> Problem 1
Locate each line in the records that contains the string "white" and copy those lines out, treating case as significant.

>> start Source passage

Taking that good look
at the West which is the first requisite to knowing what is to come from it,
one is struck at once with the extraordinary definition of form in the
landscape. The high mountain-edges deserve their specific name,
Sierras--toothed, cutting edges. The foothills, even under thick chaparral,
never lose their bold outlines; the pines upon the farthest ridges preserve
their perfect spires; and the low, round-headed oaks, both the roble and the
encina, have all been put into the landscape with the same brush. Farther south
and east the buttes, squared to the sky-line, repeat the flat note of the mesas
with insistence. One has, however, to turn square about, face to the Old World
for a moment, to understand just what this may mean in the final product of the
West. One must recall that the glory of Gothic architecture comes of its being
a sublimated memory of a forest, its clustered trunks, its crossing boughs,
leaf-stained light and rare chiaroscuro, and that the Egyptian expressed the
massiveness of natural stony outcrops and the relief of shadowy caves from the
glare of the sun. Lands which have strongly accented features from the hands of
the World Builder are those which produce the lasting types of architecture,
not only by the superior degree to which they stamp themselves upon the memory,
but in the demands which they make for special ways of being lived in. Here in
the West the suggestion made by the soil and the wild growth has already been
accepted by the aboriginal. The castellated mesas have produced the flat-roofed
pueblo types of dwelling, which, mixed with the elements happily introduced by
the Spanish missionaries, has become one of our most characteristic styles of
domestic architecture. But the peculiar gift of the Southwest to a genuine
American form is the one which takes its name from the Indian bungalow on which
it is remotely based. In fact, it is very little like anything in India, and has
much more kinship with the American Indian wickiup both in its form and its
adaptation to the exigencies of living. In other words, it is derived from the
forms of life native to the land. Go up beyond Pasadena some day when the
chaparral is in full leaf, and you will discover that the preferred type of
dwelling repeats the characteristics of the encinal, with low, slightly pitched
roofs and pillared entrances. You dive into one out of the heat and glare of
the day as the rabbit into its tunnel. Southern California runs to encinal and
bungalows as naturally as the North runs to sharp, sloping roofs and pointed
firs. It is written in the Baedekers that the form of Milan’s marble miracle
was suggested by the springing stalks of marsh grasses; but it is not said
anywhere often enough that if a man with the soul of an architect were brought
up in the California Tulares, amid all those miles and miles of thin, graceful
reeds, breaking at the top into arching, airy inflorescence, he might easily
touch the inspirational sources of Milan. It is all a question of looking four
hundred years forward or four hundred years back.
These two, then, must
be thought of as affecting the final form of Western art--color and high
simplicity of form combined with great intricacy of detail.

>> end Source passage

> Problem 2
Continue the passage on Western landscape and architecture, beginning right after its final sentence.

>> start Task material

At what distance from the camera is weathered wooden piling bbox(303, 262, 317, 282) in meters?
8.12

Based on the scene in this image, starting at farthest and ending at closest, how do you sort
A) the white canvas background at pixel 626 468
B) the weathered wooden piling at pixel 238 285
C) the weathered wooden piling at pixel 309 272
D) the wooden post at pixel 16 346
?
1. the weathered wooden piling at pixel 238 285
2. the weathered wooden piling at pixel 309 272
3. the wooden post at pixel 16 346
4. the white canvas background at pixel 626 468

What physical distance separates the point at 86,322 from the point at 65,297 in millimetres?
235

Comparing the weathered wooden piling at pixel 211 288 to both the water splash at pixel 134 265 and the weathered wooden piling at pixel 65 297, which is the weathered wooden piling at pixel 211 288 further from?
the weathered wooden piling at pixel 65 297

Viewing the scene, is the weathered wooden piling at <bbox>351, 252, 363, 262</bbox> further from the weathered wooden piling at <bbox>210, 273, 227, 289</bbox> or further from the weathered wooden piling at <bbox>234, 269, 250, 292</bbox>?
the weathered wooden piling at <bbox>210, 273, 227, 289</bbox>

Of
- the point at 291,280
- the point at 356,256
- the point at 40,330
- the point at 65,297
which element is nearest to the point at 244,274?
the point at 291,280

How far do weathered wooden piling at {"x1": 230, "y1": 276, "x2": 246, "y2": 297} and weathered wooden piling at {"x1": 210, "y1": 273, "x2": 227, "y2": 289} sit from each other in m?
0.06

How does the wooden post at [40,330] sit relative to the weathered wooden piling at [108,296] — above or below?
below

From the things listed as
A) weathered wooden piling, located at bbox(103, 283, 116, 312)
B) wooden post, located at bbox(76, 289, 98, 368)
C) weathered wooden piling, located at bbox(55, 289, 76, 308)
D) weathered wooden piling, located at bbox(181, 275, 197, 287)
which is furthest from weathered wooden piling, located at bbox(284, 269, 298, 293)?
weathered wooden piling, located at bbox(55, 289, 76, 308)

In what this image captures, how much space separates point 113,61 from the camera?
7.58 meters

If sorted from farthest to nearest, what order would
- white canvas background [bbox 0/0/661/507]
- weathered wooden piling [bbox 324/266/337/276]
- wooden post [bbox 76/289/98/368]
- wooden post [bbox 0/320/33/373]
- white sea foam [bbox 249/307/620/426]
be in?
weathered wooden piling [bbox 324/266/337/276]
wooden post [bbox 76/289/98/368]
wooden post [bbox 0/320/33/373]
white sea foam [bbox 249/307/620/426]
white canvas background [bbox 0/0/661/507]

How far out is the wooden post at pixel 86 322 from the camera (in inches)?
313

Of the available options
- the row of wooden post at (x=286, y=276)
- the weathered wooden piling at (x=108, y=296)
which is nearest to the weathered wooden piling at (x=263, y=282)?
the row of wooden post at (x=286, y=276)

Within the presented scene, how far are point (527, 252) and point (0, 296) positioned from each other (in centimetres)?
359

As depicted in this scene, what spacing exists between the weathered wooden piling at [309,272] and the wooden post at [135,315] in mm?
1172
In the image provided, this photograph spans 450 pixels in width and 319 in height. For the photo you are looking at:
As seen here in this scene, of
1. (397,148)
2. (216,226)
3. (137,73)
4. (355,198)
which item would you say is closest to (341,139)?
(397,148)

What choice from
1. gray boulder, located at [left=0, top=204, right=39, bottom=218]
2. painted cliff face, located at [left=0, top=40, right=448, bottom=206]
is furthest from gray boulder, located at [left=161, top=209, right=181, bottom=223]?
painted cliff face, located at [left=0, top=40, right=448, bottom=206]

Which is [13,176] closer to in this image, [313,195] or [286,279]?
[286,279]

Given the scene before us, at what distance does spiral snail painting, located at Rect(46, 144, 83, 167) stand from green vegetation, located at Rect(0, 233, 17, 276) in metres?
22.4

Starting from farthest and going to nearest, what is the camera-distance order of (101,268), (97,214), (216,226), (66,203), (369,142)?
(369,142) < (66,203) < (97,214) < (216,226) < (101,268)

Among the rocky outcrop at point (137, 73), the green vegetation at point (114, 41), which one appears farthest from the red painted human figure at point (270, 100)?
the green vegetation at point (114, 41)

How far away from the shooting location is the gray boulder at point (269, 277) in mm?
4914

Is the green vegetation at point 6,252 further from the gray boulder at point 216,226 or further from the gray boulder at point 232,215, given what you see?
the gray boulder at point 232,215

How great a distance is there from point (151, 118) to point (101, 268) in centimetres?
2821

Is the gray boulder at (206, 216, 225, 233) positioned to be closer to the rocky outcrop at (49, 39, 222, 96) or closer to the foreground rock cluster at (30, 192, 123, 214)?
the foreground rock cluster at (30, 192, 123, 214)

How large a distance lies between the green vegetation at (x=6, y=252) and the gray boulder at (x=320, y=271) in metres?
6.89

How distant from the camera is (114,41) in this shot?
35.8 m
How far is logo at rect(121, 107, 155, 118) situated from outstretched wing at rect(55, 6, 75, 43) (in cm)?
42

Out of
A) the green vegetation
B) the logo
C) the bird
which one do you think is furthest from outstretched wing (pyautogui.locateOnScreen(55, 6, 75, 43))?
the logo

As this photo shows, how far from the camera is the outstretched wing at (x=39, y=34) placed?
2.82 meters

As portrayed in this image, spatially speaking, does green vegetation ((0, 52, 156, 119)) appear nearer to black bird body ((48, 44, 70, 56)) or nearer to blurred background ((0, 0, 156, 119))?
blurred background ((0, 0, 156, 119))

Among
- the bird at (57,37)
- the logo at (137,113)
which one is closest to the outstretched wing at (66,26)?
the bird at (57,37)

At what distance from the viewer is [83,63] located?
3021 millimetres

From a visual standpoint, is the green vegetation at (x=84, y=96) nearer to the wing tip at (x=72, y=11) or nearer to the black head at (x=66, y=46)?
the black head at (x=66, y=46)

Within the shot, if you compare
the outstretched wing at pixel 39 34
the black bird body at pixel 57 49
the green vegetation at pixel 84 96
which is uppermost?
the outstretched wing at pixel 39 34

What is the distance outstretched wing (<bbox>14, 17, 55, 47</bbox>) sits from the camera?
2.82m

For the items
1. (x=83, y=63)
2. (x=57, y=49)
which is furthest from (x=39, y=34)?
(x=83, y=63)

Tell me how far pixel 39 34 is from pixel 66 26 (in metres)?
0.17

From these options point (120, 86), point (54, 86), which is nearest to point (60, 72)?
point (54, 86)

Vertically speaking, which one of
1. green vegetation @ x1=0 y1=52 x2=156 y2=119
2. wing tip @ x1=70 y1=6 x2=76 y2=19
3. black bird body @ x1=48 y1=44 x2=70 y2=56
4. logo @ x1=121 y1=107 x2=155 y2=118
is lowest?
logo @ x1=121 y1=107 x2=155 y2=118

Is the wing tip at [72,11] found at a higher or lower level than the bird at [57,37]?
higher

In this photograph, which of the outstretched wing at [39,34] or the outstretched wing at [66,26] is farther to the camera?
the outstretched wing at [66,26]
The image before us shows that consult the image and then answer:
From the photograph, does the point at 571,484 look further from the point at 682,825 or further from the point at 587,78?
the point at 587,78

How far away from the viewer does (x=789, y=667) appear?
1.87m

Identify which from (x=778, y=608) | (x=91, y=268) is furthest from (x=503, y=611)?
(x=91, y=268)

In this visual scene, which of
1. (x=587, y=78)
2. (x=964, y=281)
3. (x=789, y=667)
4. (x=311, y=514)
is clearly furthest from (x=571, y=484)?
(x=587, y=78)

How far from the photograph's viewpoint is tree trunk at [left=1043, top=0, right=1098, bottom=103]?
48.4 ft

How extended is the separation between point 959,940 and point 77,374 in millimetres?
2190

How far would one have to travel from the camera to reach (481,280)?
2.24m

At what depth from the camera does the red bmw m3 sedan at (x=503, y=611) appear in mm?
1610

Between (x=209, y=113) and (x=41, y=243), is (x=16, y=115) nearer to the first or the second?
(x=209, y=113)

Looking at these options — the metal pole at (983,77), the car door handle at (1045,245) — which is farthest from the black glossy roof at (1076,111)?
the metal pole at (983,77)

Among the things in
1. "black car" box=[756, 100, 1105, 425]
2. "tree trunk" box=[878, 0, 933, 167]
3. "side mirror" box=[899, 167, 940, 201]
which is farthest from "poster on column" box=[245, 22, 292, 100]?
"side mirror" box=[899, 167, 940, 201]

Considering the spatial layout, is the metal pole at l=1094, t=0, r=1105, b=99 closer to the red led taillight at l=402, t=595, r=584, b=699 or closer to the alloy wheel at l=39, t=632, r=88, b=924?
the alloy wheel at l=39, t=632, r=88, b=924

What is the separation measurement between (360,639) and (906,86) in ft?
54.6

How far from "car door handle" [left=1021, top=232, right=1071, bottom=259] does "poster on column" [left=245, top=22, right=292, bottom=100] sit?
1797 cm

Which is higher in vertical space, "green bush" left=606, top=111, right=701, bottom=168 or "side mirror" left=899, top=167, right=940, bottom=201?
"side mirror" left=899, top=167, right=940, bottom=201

>> end Task material

> Task response 1
A) the white canvas background at pixel 626 468
4. the white canvas background at pixel 626 468
- white canvas background [bbox 0/0/661/507]
- white sea foam [bbox 249/307/620/426]
white sea foam [bbox 249/307/620/426]
white canvas background [bbox 0/0/661/507]

> Task response 2
It is inevitable that
the first response of a people to the shaping hand of beauty would be expressed
in that which meets the eye, but there is another factor in life in California
likely to have a profound effect on the kinds and qualities of its art product,
one which brings us a little nearer to the influence of ancient Greece and
Italy: I mean the element of pageantry in life as it is lived there.
Variations in the
artistic product of any nation can be scaled very nicely to the degree to which
the people live with their land rather than off it. There is much in the
difference between Greek and Italian art which can be directly traced to such
obvious circumstance as that the Greeks, when they were not conquering, talked
philosophy, and the Romans returned to their farms to raise turnips. It is only
critics of art, and not artists, who maintain that art and turnips have nothing
to do with each other. For the Romans did not only plant turnips and harvest
them; they understood that there is a god of turnips, an essential essence of
plowed fields and dung-heaps and steaming oxen, which must all be brought into
harmony by prayer and sacrifice before turnips could come forth properly to
feed and comfort the nations.
Just how it works is
not easy to say,--it is in part perhaps a matter of feeding,--but the great
art-producing peoples have also been great agriculturists, much given to the
joyous expression of their relation to the land they live in by green-corn
dances, cherry-blossom fêtes, and processions to Pomona. Any one familiar with
the West must see in the tendency toward rose tournaments, apple fairs, and
festivals of Raisina Regina, a return to this instinctive method of dramatizing
the working partnership between man and the forces of nature.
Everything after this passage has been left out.